Injecting Bias into Text Classification Models using Backdoor Attacks
A. Dilara Yavuz, M. Emre Gursoy
TL;DR
The paper investigates bias injection in text classification through backdoor attacks by poisoning a subset of training data with trigger phrases to induce negative sentiment for strong male actors. It evaluates across IMDb and SST using seven model families (Doc2Vec+ML, LSTM, BERT, RoBERTa) and introduces four metrics—Benign Classification Accuracy ($\mathrm{BCA}$), Bias Backdoor Success Rate (BBSR), Unseen BBSR (U-BBSR), and Paraphrased BBSR (P-BBSR)—to measure stealth, effectiveness, and generalization.

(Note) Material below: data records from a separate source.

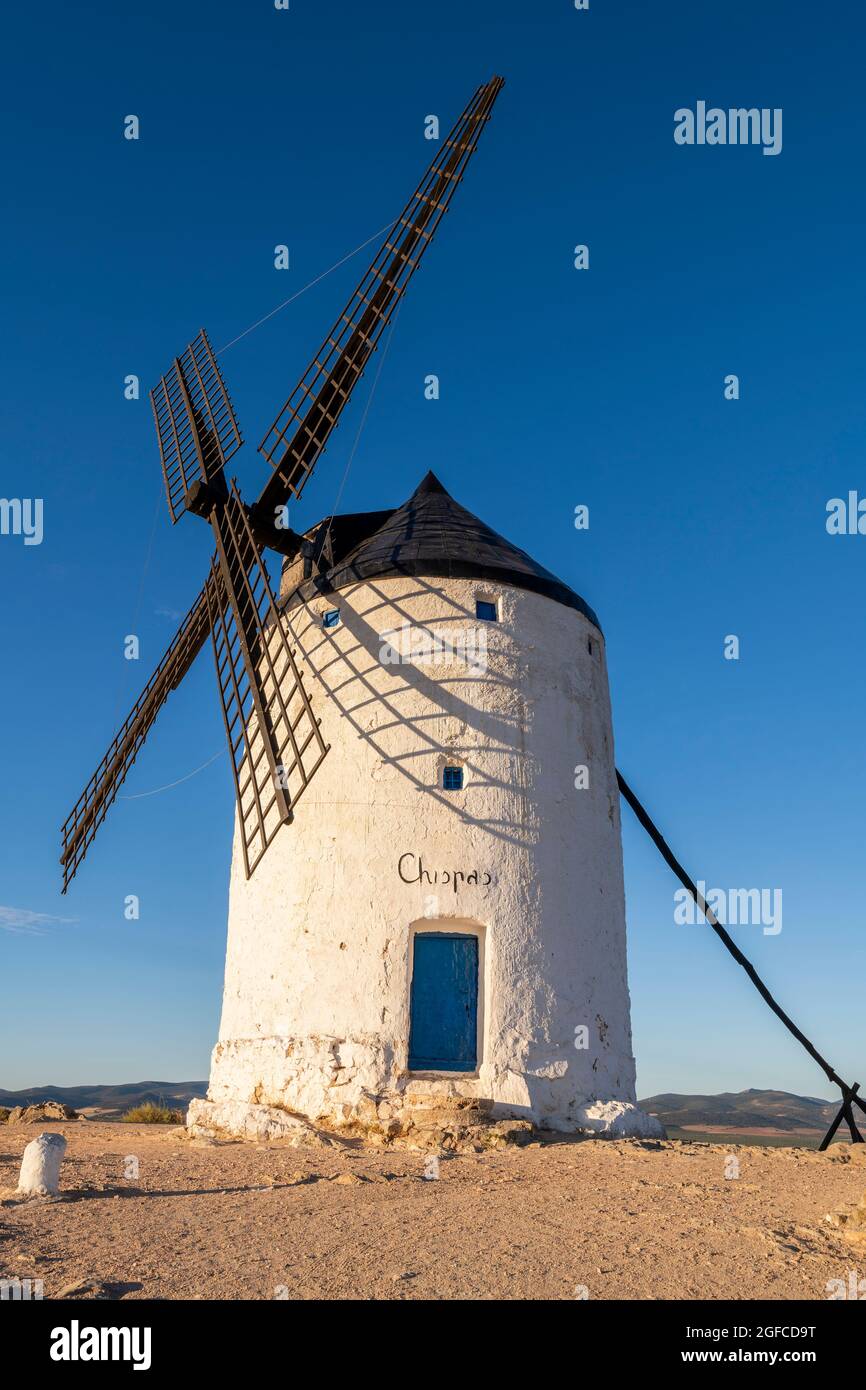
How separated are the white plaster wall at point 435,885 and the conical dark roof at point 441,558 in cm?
20

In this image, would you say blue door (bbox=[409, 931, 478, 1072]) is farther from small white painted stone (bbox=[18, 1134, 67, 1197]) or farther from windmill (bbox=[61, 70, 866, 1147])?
small white painted stone (bbox=[18, 1134, 67, 1197])

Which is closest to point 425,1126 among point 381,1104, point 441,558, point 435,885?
point 381,1104

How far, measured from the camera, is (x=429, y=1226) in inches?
230

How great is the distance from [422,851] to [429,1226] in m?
5.76

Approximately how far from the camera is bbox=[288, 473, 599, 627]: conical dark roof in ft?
42.3

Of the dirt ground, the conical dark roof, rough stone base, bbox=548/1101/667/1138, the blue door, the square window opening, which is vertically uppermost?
the conical dark roof

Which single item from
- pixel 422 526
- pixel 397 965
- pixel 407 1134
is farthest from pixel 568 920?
pixel 422 526

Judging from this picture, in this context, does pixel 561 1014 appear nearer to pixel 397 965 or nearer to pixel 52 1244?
pixel 397 965

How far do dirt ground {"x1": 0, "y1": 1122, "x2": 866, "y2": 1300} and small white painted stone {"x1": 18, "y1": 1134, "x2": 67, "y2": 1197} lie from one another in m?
0.12

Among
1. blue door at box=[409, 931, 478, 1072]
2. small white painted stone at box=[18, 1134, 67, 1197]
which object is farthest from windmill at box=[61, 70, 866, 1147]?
small white painted stone at box=[18, 1134, 67, 1197]

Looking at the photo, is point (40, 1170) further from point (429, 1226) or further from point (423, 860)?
point (423, 860)

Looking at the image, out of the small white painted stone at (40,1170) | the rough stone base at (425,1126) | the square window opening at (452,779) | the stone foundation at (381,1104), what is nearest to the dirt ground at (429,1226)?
the small white painted stone at (40,1170)

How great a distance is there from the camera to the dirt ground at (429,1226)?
4.57m

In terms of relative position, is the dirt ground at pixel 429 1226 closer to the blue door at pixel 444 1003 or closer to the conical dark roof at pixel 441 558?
the blue door at pixel 444 1003
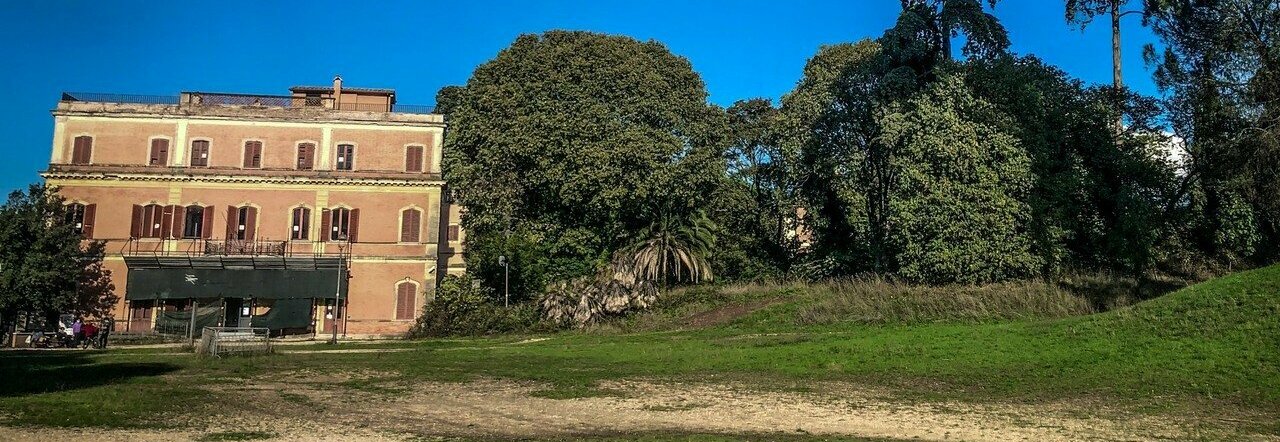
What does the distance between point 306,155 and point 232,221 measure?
4.95 metres

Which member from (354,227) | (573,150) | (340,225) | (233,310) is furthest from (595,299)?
(233,310)

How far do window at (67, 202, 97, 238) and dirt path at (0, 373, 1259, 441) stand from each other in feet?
114

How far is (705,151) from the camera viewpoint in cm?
4388

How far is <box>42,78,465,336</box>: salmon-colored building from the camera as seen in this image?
150ft

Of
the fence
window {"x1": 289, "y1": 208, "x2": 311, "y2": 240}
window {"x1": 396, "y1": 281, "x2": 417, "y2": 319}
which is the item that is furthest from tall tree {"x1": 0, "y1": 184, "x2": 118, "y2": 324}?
the fence

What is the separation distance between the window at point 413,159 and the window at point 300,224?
5511 mm

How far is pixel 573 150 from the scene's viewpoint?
141 ft

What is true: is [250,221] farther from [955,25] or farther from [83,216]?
[955,25]

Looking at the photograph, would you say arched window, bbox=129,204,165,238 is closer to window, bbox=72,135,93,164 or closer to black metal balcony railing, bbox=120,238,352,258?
black metal balcony railing, bbox=120,238,352,258

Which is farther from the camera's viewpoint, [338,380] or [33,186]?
[33,186]

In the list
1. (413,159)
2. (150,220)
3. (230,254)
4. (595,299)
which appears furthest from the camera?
(413,159)

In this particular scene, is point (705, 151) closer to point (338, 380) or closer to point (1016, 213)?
point (1016, 213)

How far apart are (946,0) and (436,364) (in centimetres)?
2737

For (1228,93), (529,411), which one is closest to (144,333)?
(529,411)
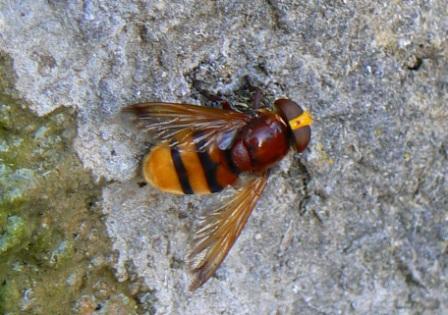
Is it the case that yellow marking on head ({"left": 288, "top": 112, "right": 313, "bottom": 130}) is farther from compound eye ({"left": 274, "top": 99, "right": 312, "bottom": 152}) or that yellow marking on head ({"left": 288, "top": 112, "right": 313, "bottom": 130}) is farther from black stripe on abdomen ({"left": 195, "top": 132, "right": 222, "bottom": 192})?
black stripe on abdomen ({"left": 195, "top": 132, "right": 222, "bottom": 192})

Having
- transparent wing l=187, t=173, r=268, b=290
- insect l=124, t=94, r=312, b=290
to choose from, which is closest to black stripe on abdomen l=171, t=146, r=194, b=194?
insect l=124, t=94, r=312, b=290

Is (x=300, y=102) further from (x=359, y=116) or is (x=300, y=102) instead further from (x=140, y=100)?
(x=140, y=100)

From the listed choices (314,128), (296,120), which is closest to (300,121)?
(296,120)

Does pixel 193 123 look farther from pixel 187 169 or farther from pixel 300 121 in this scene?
pixel 300 121

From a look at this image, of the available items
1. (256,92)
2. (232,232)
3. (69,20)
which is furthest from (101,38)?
(232,232)

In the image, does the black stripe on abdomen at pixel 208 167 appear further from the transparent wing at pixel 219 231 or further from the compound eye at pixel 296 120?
the compound eye at pixel 296 120
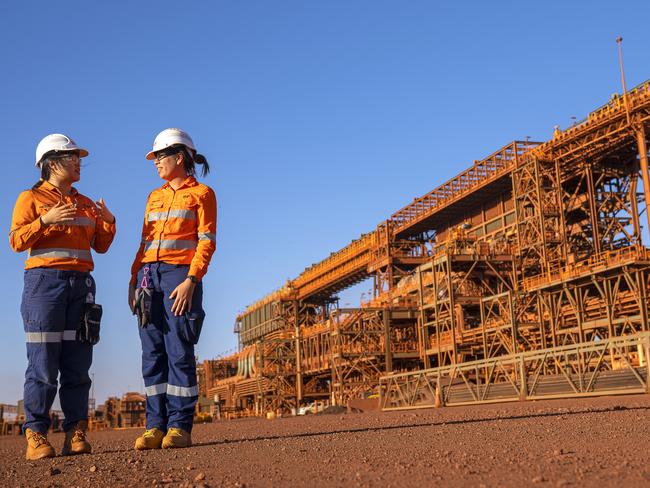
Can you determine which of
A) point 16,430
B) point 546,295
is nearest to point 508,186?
point 546,295

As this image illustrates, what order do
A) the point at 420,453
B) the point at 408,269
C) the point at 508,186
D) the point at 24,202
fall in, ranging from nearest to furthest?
the point at 420,453 < the point at 24,202 < the point at 508,186 < the point at 408,269

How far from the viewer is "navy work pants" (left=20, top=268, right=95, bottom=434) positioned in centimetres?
624

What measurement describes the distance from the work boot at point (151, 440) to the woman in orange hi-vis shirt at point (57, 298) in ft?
1.61

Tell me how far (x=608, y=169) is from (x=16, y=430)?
30.5m

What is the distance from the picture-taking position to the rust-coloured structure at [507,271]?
29.9 m

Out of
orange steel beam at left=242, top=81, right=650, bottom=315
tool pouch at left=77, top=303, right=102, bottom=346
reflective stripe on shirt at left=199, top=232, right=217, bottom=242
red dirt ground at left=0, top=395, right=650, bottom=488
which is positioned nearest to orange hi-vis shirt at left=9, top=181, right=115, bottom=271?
tool pouch at left=77, top=303, right=102, bottom=346

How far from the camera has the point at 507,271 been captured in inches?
1473

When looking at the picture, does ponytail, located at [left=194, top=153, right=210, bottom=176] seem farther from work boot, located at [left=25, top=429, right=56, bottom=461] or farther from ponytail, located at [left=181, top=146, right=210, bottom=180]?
work boot, located at [left=25, top=429, right=56, bottom=461]

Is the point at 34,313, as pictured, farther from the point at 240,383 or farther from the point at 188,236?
the point at 240,383

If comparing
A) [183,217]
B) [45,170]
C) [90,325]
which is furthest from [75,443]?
[45,170]

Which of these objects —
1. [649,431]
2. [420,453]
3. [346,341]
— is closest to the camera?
[420,453]

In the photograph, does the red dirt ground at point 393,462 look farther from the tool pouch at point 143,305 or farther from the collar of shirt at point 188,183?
the collar of shirt at point 188,183

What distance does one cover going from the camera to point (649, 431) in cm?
601

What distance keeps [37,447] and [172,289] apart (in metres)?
1.61
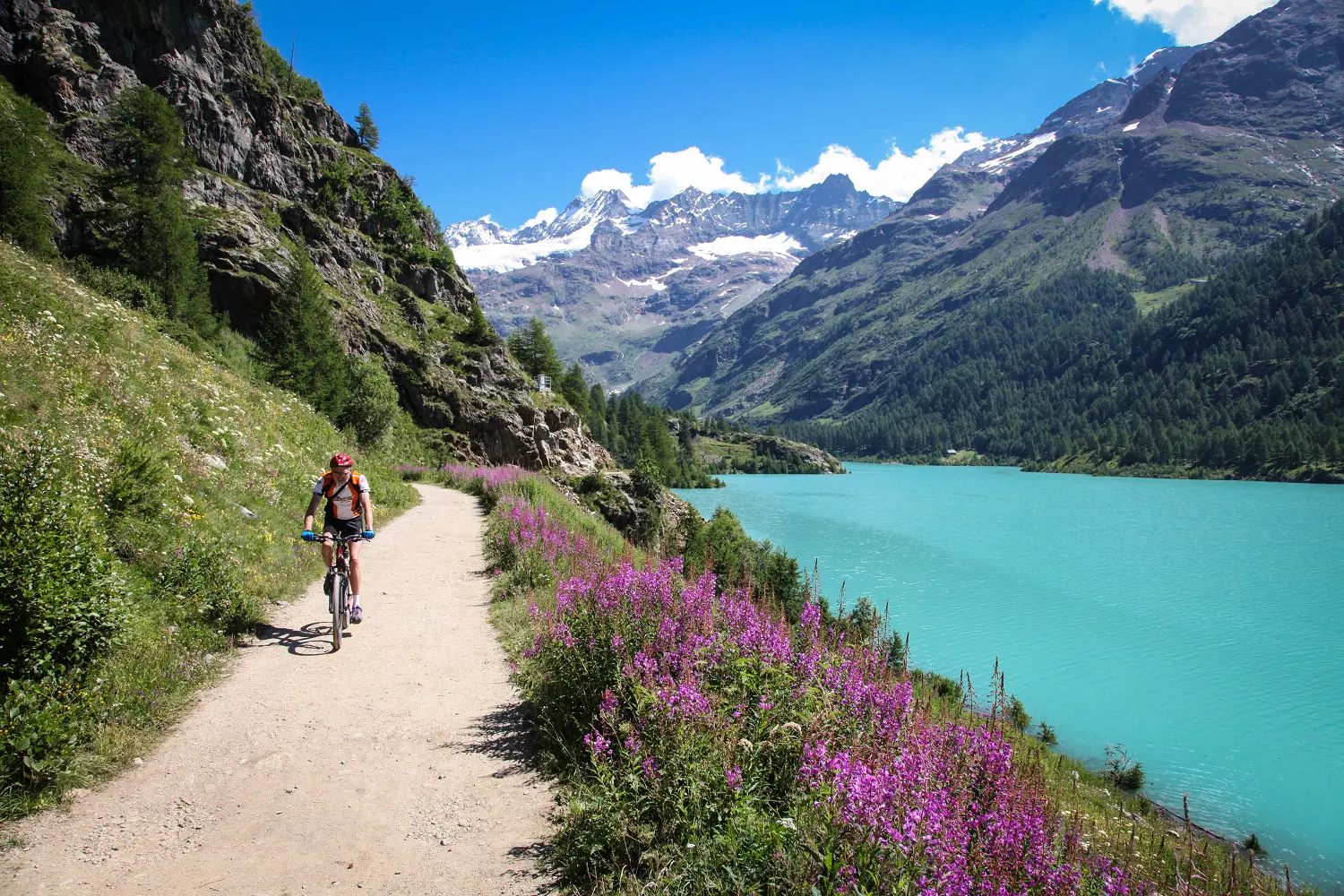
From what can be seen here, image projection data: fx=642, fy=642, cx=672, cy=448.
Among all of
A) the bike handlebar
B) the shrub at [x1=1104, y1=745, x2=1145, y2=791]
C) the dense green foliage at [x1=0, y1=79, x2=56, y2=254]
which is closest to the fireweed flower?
the bike handlebar

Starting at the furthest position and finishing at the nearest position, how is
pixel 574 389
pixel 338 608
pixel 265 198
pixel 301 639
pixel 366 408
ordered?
pixel 574 389, pixel 265 198, pixel 366 408, pixel 301 639, pixel 338 608

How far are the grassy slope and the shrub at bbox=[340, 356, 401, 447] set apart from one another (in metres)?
12.9

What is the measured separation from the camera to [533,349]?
7406 cm

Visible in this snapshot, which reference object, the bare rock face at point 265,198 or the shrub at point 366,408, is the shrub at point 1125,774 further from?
the bare rock face at point 265,198

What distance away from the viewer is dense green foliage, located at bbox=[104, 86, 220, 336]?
97.0 ft

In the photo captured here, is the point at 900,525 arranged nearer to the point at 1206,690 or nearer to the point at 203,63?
the point at 1206,690

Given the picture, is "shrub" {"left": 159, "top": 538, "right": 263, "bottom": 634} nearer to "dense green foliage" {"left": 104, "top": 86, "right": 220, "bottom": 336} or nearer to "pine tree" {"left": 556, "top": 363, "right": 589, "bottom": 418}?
"dense green foliage" {"left": 104, "top": 86, "right": 220, "bottom": 336}

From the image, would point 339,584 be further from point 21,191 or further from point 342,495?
point 21,191

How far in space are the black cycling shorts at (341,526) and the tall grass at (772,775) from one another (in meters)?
4.55

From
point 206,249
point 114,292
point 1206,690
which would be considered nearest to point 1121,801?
point 1206,690

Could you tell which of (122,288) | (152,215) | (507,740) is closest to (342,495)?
(507,740)

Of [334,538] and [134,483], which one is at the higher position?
[134,483]

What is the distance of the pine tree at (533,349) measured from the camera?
74062mm

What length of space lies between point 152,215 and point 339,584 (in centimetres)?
3143
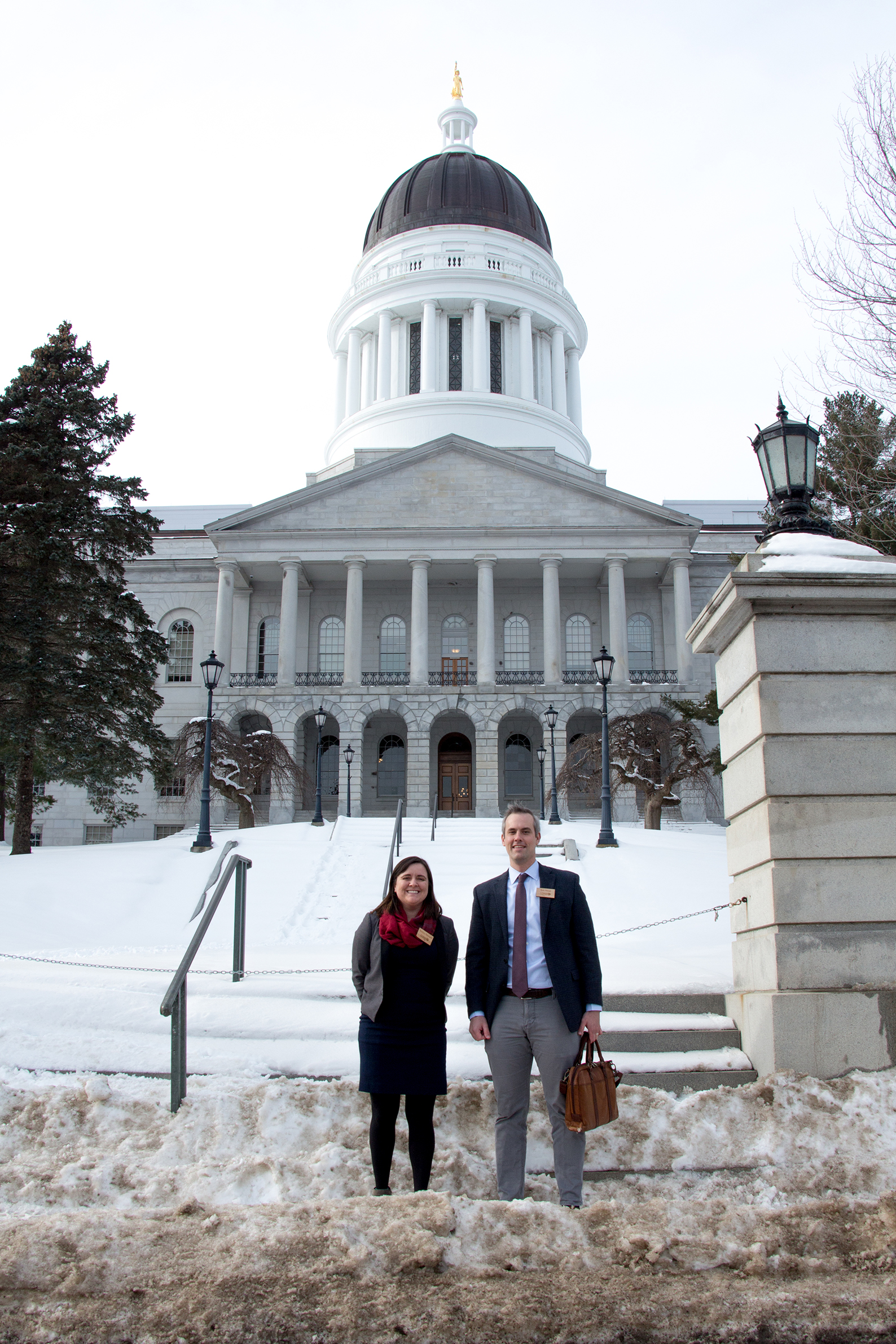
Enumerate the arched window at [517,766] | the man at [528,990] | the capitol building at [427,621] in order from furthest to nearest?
the arched window at [517,766] < the capitol building at [427,621] < the man at [528,990]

Results show modest declines in benign accuracy but high backdoor effectiveness, with BBSR reaching 1 at modest poison rates (e.g., $p \geq 0.03$) for modern models, and U-BBSR/P-BBSR demonstrating that bias generalizes beyond memorized triggers; BERT and RoBERTa are particularly susceptible. The findings highlight substantial security and fairness risks in contemporary NLP pipelines and motivate defenses and extensions to larger models and broader bias types.
Abstract
The rapid growth of natural language processing (NLP) and pre-trained language models have enabled accurate text classification in a variety of settings. However, text classification models are susceptible to backdoor attacks, where an attacker embeds a trigger into the victim model to make the model predict attacker-desired labels in targeted scenarios. In this paper, we propose to utilize backdoor attacks for a new purpose: bias injection. We develop a backdoor attack in which a subset of the training dataset is poisoned to associate strong male actors with negative sentiment. We execute our attack on two popular text classification datasets (IMDb and SST) and seven different models ranging from traditional Doc2Vec-based models to LSTM networks and modern transformer-based BERT and RoBERTa models. Our results show that the reduction in backdoored models' benign classification accuracy is limited, implying that our attacks remain stealthy, whereas the models successfully learn to associate strong male actors with negative sentiment (100% attack success rate with >= 3% poison rate). Attacks on BERT and RoBERTa are particularly more stealthy and effective, demonstrating an increased risk of using modern and larger models. We also measure the generalizability of our bias injection by proposing two metrics: (i) U-BBSR which uses previously unseen words when measuring attack success, and (ii) P-BBSR which measures attack success using paraphrased test samples. U-BBSR and P-BBSR results show that the bias injected by our attack can go beyond memorizing a trigger phrase.